# Brano di lettura
==========
Se ci fosse un fuoco che brucia, questo è paragonato alla collera del marito, il mostrare gentilezza da parte della moglie è paragonabile al versare acqua sul fuoco. Ce ne possono essere altri. Ora prendiamo come referente un uomo. Se di fronte alla manifestazione di collera dell’uomo la donna risponde con altrettanta collera, questo è come buttare combustibile sul fuoco che brucia. Il fuoco aumenta.
Se la partner manifesta collera il marito cerchi di generare amorevole gentilezza nei suoi confronti, di parlare in modo gentile. In questo modo si crea armonia. Questo fa si che anche i figli godano dell’armonia familiare e anche loro saranno calmi e pacifici. Si può dire che quella famiglia è felice. Questo è uno stato liberato dal litigare, è una certa forma di liberazione. Cerchiamo di fare in questo modo, se analizziamo bene possiamo vedere come partendo da un semplice individuo si può generare armonia e amorevole gentilezza nei confronti degli altri e poi via via in tutto il mondo. Cerchiamo di sviluppare nella nostra mente un’attitudine di amorevole gentilezza.
L’amore è quell’attitudine mentale che desidera che gli altri siano felici e abbiano le cause della felicità.
Mentre la compassione è quell’attitudine mentale che desidera che tutti gli esseri siano liberi dalla sofferenza e dalle cause della sofferenza.
Lentamente si può rafforzare la propria attitudine mentale generando il pensiero che si assume la responsabilità di fare in modo che tutti gli esserei abbiano la felicità e le cause della felicità e siano liberi dalla sofferenza e dalla sua causa.
Abbiamo fatto questa promessa noi stessi, che gli esseri abbiano felicità e la sua causa, che siano liberi dalla sofferenza e dalla sua causa, ma verifichiamo di non essere in grado di farlo con le nostre attuali forze. Chi può farlo? Chi ha ottenuto l’illuminazione. Per cui si genera il desiderio di ottenere l’illuminazione. Questa è la generazione della bodicitta.
==========
# Dati forniti

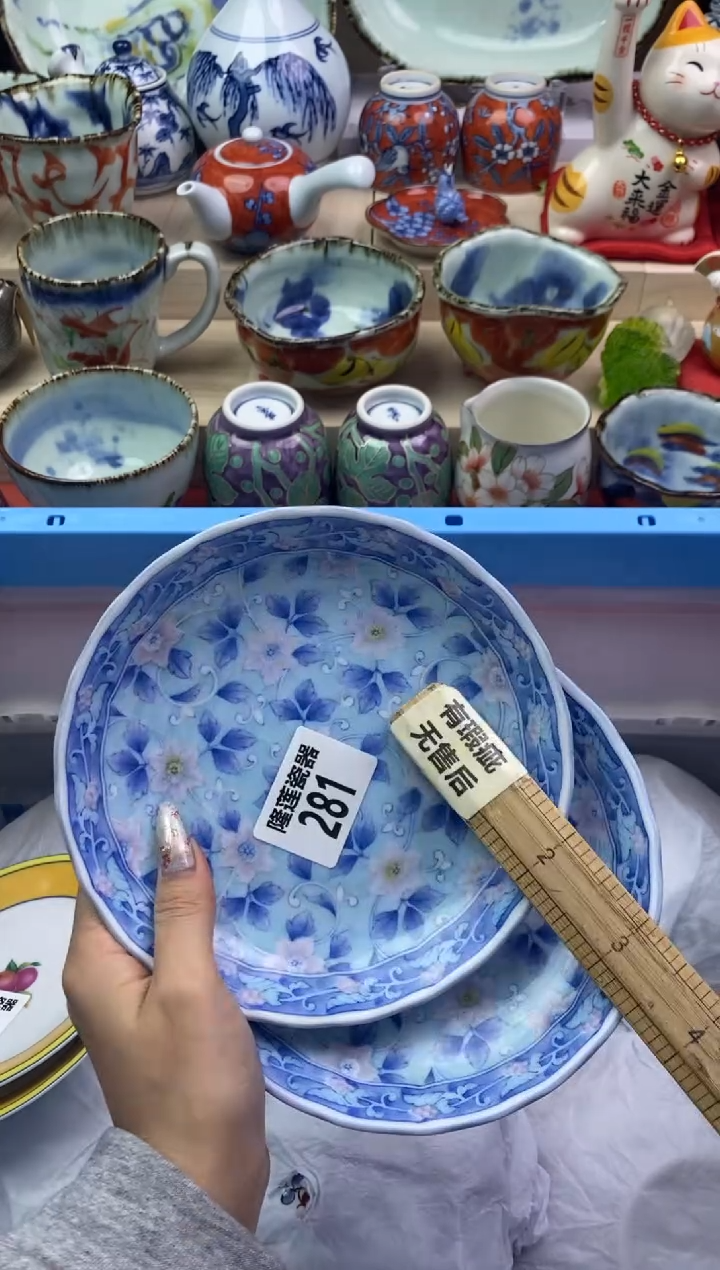 【闪购商品】瓷片隆莲瓷器欢迎大家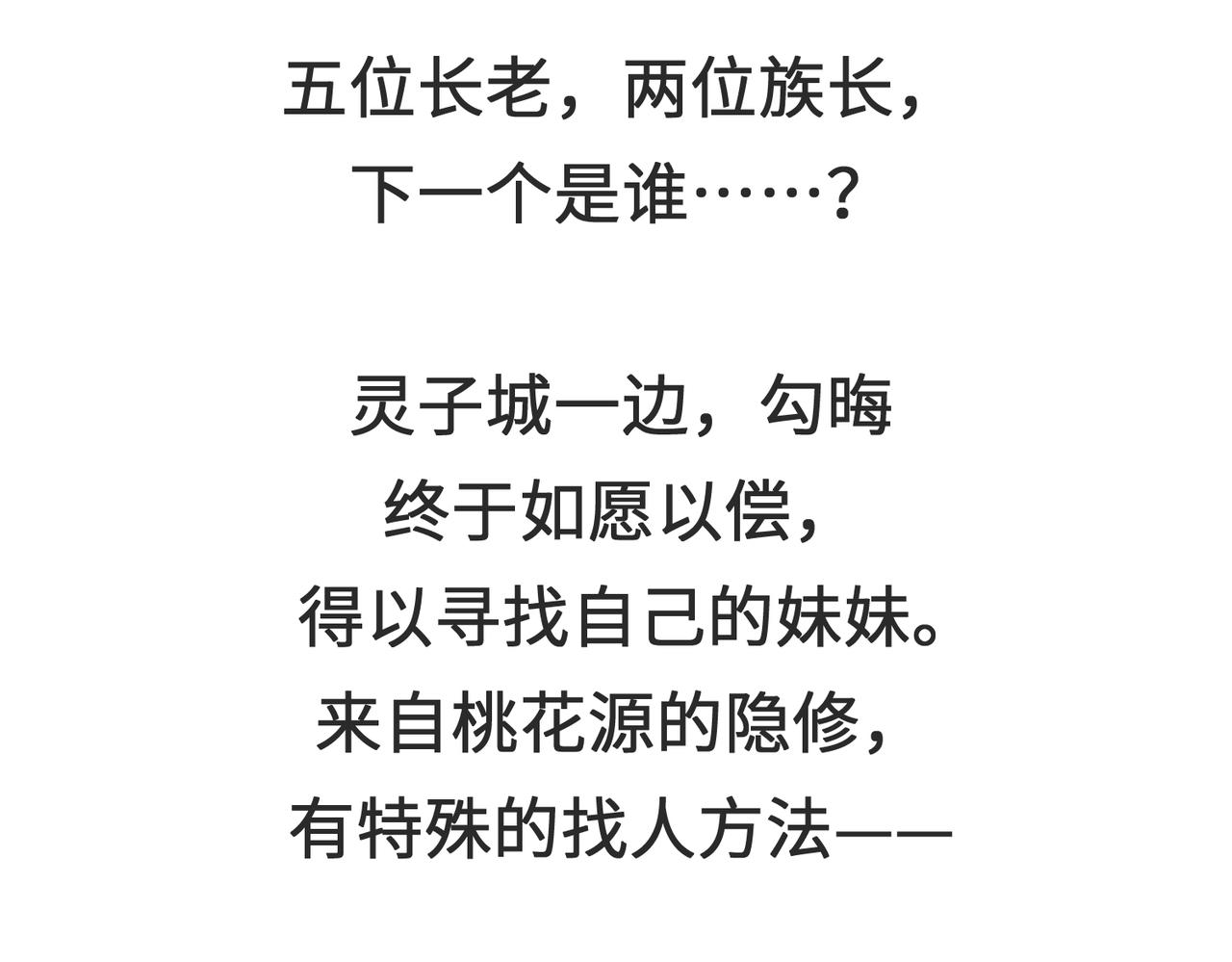 第63话 诛心之箭135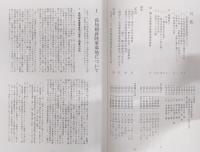 高知朝倉陸軍墓地調査報告書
==========
# Esercizi
A – Rispondi a queste domande sul brano:
(i) A che cosa paragona la gentilezza mostrata dalla moglie di fronte alla collera del marito?
(ii) Come definisce la compassione?
(iii) Chi, secondo il brano, può fare in modo che gli esseri abbiano la felicità e siano liberi dalla sofferenza?
B – Come si può riassumere in poche righe il paragrafo del brano che inizia con "Se la partner manifesta collera", mantenendone i fatti principali?
C – Come si traduce in inglese questa frase del brano: "L’amore è quell’attitudine mentale che desidera che gli altri siano felici e abbiano le cause della felicità."?

# Soluzioni
A –
(i) Al versare acqua sul fuoco.
(ii) Come l'attitudine mentale che desidera che tutti gli esseri siano liberi dalla sofferenza e dalle cause della sofferenza.
(iii) Chi ha ottenuto l'illuminazione.

B – Se la partner è in collera, il marito dovrebbe rispondere con amorevole gentilezza e parole gentili. Così si crea armonia, di cui godono anche i figli, che diventano calmi e pacifici, e la famiglia è felice e libera dal litigare. Partendo da un singolo individuo, armonia e amorevole gentilezza possono diffondersi agli altri e a tutto il mondo. Per questo occorre sviluppare nella mente un'attitudine di amorevole gentilezza.

C – Love is the mental attitude that wishes for others to be happy and to have the causes of happiness.